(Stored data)
-=-=-

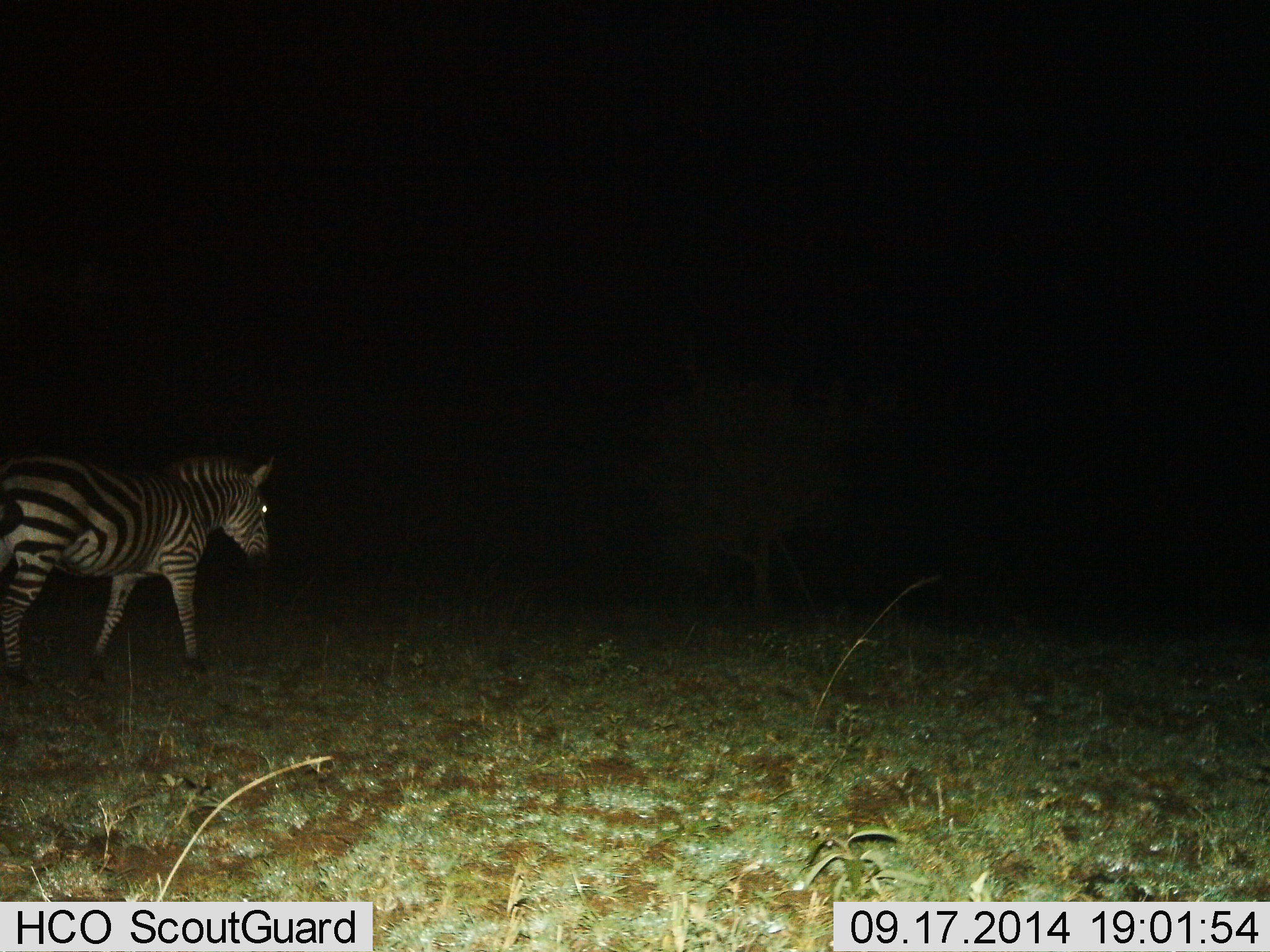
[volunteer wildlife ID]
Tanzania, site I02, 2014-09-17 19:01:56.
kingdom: Animalia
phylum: Chordata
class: Mammalia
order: Perissodactyla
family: Equidae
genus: Equus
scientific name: Equus quagga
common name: plains zebra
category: zebra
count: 1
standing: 20%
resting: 0%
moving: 80%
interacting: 0%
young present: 0%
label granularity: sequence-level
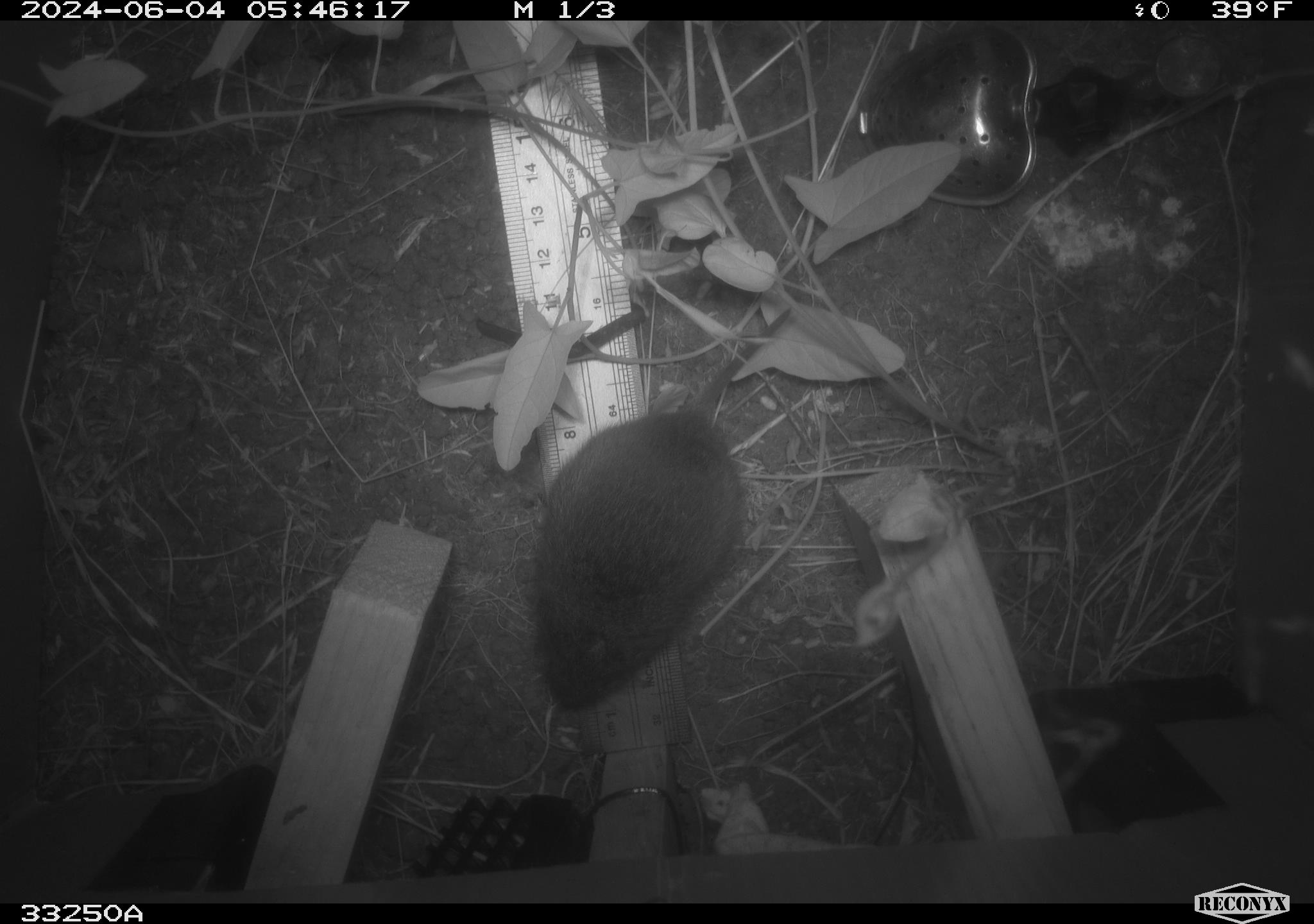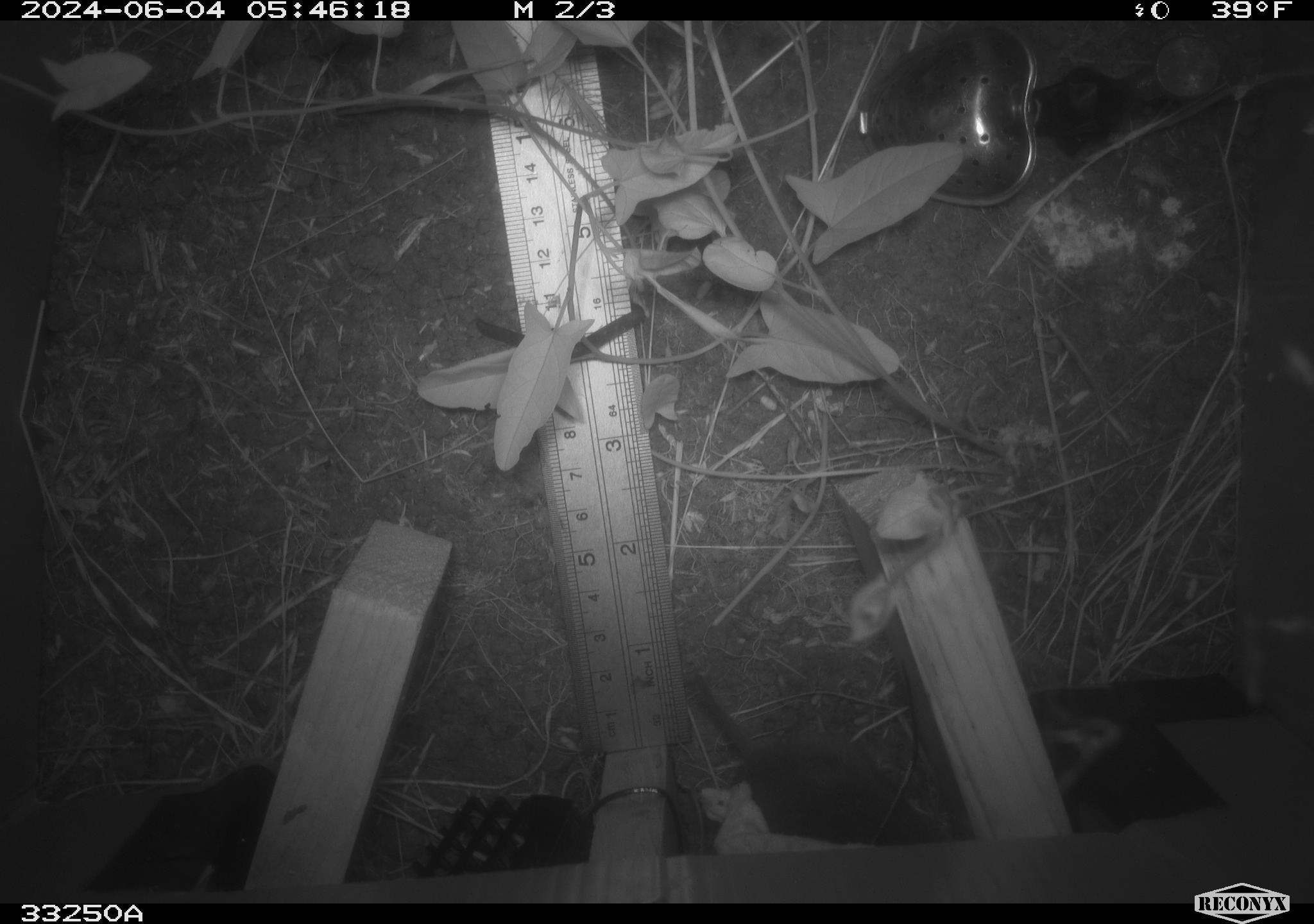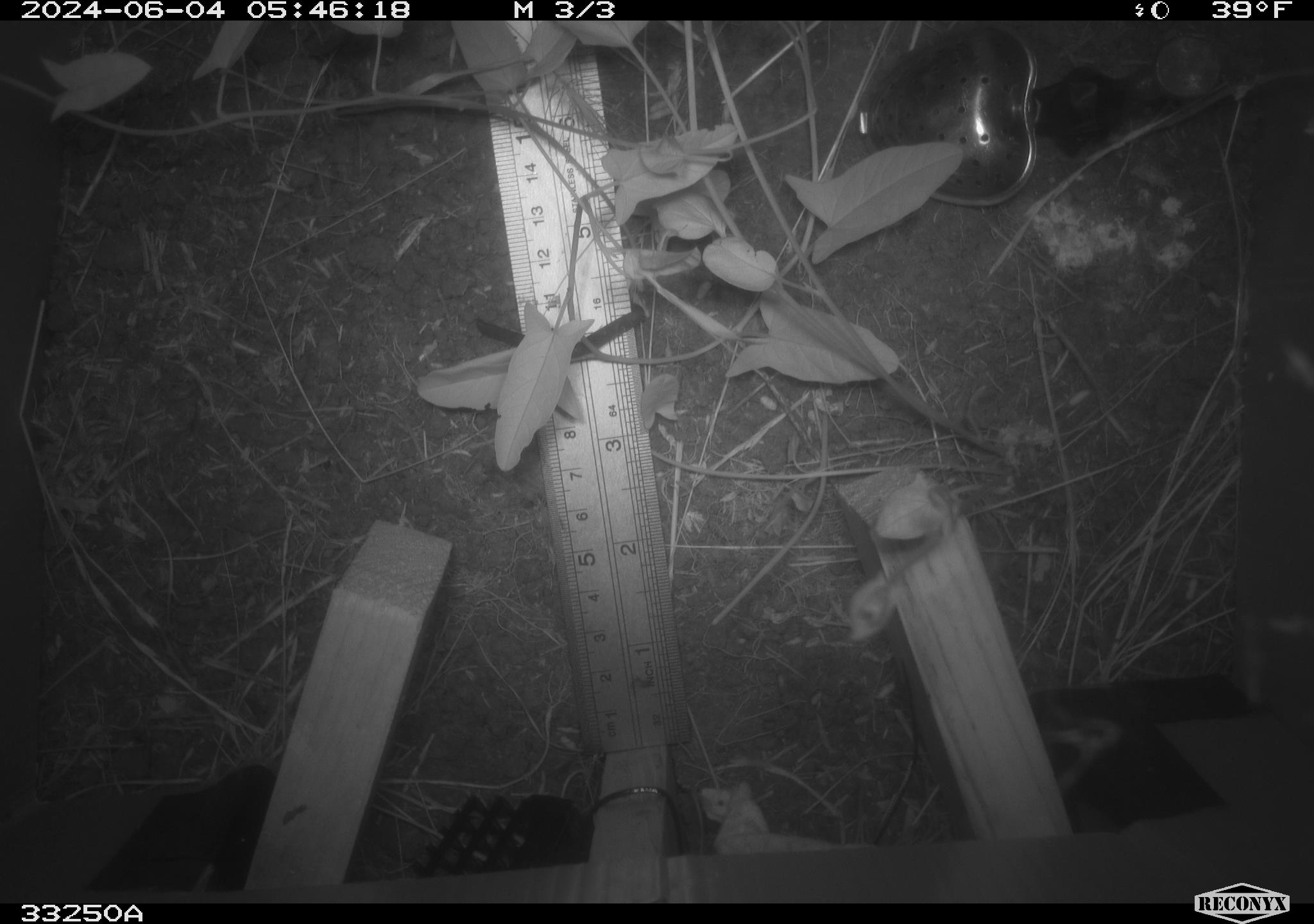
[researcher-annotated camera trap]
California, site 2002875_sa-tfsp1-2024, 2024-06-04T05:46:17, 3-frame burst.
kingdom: Animalia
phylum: Chordata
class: Mammalia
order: Rodentia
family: Cricetidae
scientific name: Arvicolinae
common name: voles, lemmings, and muskrats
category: arvicolinae subfamily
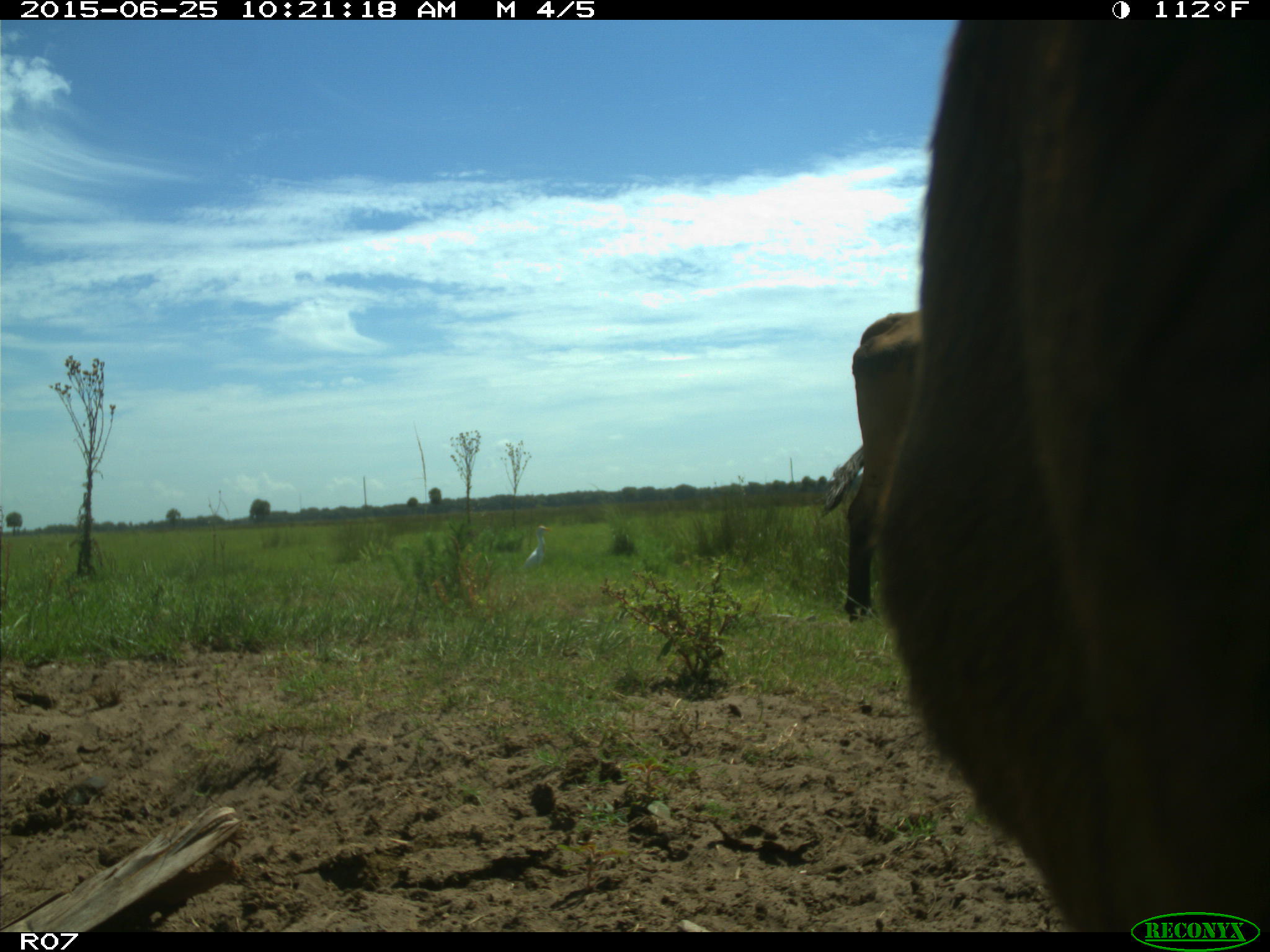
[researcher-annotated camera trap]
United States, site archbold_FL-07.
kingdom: Animalia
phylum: Chordata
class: Mammalia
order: Artiodactyla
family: Bovidae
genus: Bos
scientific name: Bos taurus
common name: domestic cow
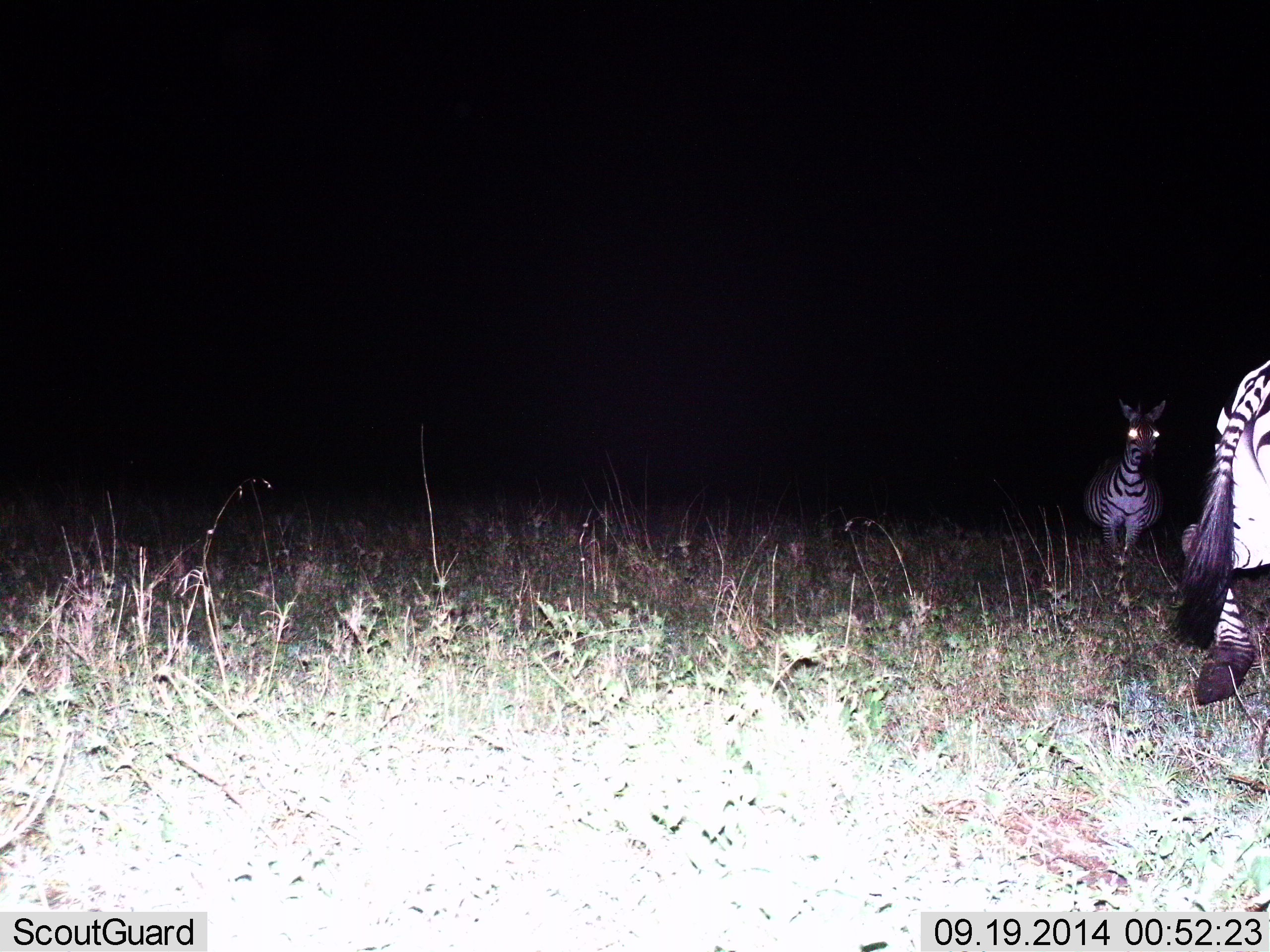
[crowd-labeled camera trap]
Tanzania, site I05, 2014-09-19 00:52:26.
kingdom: Animalia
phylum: Chordata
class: Mammalia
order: Perissodactyla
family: Equidae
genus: Equus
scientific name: Equus quagga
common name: plains zebra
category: zebra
Zebra (plains zebra) (Equus quagga), count 2. Behavior (volunteer vote fractions): standing 60%, resting 0%, moving 60%, interacting 0%. Young present (vote fraction): 10%. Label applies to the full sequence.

-=-=-

Filter the records above down to the lines that hold the string "scientific".

SOLUTION -
scientific name: Equus quagga
scientific name: Arvicolinae
scientific name: Bos taurus
scientific name: Equus quagga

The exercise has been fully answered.